I have been reading this forum for the last few weeks and it has been very helpful.
I have some questions and was wondering if anyone here could help me.
I care for a family member who has epilepsy (approx twice a week). After a seizure he becomes paraylsed on one side (Todds paralysis) and is basically unable to do anything. This can last upto 48 hours.
Now that I will be going back to work, I got him an assesment from the council who said he can have a personal budget, which works out to be approx 20-23 hours a week at minimum wage. Council said they work out PA’s cost based on minimum wage. This allows him to hire someone of his own choice and not have to deal with being an employer.

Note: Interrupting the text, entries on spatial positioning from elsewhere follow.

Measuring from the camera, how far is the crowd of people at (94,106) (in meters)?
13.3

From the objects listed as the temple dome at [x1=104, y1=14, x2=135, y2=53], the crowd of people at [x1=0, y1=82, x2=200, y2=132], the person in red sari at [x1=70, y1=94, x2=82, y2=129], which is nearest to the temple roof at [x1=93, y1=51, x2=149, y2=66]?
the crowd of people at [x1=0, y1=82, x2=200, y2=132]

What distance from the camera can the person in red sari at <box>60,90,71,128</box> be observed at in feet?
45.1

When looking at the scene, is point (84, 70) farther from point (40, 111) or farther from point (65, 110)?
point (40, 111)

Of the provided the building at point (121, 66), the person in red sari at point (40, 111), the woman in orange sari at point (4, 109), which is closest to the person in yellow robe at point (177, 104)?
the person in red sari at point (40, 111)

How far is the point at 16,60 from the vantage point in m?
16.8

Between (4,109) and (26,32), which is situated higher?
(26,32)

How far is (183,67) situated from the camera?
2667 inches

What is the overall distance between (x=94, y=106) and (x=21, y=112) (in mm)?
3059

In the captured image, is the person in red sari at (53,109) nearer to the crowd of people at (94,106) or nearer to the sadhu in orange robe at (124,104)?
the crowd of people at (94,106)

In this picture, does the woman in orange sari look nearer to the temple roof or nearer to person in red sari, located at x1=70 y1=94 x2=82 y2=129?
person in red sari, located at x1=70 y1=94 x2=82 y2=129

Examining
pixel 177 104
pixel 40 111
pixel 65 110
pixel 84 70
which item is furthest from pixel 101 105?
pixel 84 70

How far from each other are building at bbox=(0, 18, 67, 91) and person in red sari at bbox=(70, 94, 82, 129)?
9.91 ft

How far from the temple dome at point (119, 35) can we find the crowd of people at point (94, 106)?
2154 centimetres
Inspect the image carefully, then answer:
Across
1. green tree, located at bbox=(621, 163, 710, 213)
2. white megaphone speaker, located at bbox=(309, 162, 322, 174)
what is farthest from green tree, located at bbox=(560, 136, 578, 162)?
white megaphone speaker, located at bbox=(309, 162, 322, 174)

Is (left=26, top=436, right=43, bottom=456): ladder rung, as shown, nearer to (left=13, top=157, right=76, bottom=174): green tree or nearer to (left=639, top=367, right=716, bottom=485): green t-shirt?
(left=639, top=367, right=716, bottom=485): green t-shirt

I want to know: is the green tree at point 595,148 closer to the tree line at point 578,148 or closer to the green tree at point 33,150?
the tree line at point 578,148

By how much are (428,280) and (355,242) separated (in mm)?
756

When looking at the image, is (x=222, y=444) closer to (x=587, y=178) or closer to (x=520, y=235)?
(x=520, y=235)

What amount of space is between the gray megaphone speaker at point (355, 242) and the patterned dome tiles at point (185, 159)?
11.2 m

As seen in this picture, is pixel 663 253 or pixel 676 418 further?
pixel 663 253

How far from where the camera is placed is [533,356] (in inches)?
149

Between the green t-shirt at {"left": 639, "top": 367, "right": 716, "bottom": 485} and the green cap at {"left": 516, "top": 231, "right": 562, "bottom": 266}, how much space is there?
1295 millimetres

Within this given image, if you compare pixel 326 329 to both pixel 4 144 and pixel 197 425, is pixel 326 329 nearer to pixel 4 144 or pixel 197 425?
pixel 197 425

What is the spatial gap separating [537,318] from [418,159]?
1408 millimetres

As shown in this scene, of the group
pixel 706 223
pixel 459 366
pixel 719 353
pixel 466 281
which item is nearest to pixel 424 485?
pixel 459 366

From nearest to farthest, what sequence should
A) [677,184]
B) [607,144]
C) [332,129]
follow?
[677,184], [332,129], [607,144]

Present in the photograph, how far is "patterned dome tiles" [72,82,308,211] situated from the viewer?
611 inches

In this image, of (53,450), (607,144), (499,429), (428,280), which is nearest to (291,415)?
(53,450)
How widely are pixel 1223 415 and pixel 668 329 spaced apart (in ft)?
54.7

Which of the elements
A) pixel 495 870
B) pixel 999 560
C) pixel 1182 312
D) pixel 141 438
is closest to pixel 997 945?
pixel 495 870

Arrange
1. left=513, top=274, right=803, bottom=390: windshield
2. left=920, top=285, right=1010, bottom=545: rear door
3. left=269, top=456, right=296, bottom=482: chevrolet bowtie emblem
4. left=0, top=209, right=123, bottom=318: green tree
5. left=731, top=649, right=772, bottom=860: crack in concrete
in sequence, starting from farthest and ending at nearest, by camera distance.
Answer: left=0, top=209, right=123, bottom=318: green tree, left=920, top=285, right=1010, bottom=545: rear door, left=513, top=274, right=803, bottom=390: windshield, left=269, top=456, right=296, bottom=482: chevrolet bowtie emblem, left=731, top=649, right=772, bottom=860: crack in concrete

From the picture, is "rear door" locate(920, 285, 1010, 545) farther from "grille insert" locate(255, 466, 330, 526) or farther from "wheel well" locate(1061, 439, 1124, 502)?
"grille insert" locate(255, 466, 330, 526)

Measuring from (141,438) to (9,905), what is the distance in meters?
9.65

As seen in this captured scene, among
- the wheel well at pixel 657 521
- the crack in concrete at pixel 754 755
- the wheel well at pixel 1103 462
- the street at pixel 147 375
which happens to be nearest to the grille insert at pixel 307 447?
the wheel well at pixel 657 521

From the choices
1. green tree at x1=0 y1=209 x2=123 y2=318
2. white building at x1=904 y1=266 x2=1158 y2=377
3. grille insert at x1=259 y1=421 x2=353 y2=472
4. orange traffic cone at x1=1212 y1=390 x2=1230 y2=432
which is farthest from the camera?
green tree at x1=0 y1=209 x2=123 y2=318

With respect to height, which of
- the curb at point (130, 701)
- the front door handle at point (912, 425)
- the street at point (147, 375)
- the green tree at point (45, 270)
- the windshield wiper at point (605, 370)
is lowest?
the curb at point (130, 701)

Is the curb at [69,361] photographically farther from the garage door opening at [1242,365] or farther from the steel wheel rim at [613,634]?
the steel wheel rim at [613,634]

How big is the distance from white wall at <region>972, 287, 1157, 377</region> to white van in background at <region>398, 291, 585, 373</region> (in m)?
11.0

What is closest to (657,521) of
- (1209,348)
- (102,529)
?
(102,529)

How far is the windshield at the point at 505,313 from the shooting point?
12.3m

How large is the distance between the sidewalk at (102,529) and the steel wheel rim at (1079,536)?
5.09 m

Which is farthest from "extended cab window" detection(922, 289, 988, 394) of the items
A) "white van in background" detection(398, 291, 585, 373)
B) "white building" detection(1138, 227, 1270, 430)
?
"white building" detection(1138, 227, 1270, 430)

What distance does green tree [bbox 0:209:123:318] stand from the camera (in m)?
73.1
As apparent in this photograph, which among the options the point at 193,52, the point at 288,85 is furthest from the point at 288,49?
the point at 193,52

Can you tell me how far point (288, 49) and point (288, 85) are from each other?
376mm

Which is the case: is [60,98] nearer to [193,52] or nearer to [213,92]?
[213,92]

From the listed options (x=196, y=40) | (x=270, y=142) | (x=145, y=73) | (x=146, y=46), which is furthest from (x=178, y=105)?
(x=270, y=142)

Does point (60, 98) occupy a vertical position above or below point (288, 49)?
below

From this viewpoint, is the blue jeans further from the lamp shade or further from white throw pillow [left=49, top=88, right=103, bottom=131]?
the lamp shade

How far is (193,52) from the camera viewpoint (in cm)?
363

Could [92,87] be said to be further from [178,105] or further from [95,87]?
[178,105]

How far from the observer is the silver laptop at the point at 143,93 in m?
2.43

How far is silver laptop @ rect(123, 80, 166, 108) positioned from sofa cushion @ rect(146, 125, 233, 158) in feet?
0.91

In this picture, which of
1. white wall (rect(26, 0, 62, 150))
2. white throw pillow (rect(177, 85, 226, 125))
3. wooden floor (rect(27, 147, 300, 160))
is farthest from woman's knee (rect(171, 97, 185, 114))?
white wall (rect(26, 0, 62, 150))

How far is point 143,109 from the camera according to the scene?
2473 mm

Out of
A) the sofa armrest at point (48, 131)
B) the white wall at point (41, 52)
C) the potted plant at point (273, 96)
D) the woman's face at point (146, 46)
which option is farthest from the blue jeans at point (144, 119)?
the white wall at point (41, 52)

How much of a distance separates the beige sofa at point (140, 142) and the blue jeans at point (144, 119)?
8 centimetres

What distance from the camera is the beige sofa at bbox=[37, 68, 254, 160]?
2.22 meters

The assessment itself was thorough enough but I don’t feel the amount of hours per week is enough. They did state that due to his fluctating condition and unpredictabilty that that’s all they can give. On the last page of the assessment it says that he is recommneded to have a CHC assesment but the social work said that he will not get it so hasn’t done the checklist. I know, from looking on this website, there is a question about altered state of concious on the checklist for CHC.
The questions I would like answers to are:
Do the hours for his condition seeem normal? Paralysis can last upto 48 hours but is only on one side of the body.
Is what the social worker said about CHC right? He basically said that it is extremely diffcult to get CHC.
He had an OT assesment for a wetroom in January 2020 but this hasn’t been done due to Covid and they are saying dates should be given by Novemebr 2020. Do we have to wait for council to install it or can we find a company on our own and ask the council to pay if the company we find can do it quicker?
Does an OT provide an electrical bed and if they do is it a hospital bed type? He won’t need it 7 days a week but if we buy our own instead can we include it as a disability related expenditure?
The social worker said that they have balance his independance with his care due to his age (in his 30’s). He does need help with everything as he has paranoid schizophrenia as well which stops him doing things he is able to do at times. So sometimes if one thing isn’t affecting him then the other can or both can be affecting him at same time.
Now that I will be going back to work, I got him an assesment from the council who said he can have a personal budget, which works out to be approx 20-23 hours a week at minimum wage. Council said they work out PA’s cost based on minimum wage. This allows him to hire someone of his own choice and not have to deal with being an employer.
The usual maximum is four care visits a day often lasting 30 minutes each, but sometimes an hour - however - the number of care hours allocated should be based on needs and not on what is usual. Have you seen the care assessment and care plan? Is it a fair and accurate representation of his needs? If not, then challenge it.
On the last page of the assessment it says that he is recommneded to have a CHC assesment but the social work said that he will not get it so hasn’t done the checklist. I know, from looking on this website, there is a question about altered state of concious on the checklist for CHC.
I would request and a CHC assessment regardless of what the social worker thinks - his epilepsy is uncontrolled - if it was controlled he wouldn’t be having two seizures a week. The NHS CHC website states,
how unpredictable they are, including any risks to your health if the right care isn’t provided at the right time
which is valid in his case as he could have a seizure when the PA isn’t there and fall and hit his head for example.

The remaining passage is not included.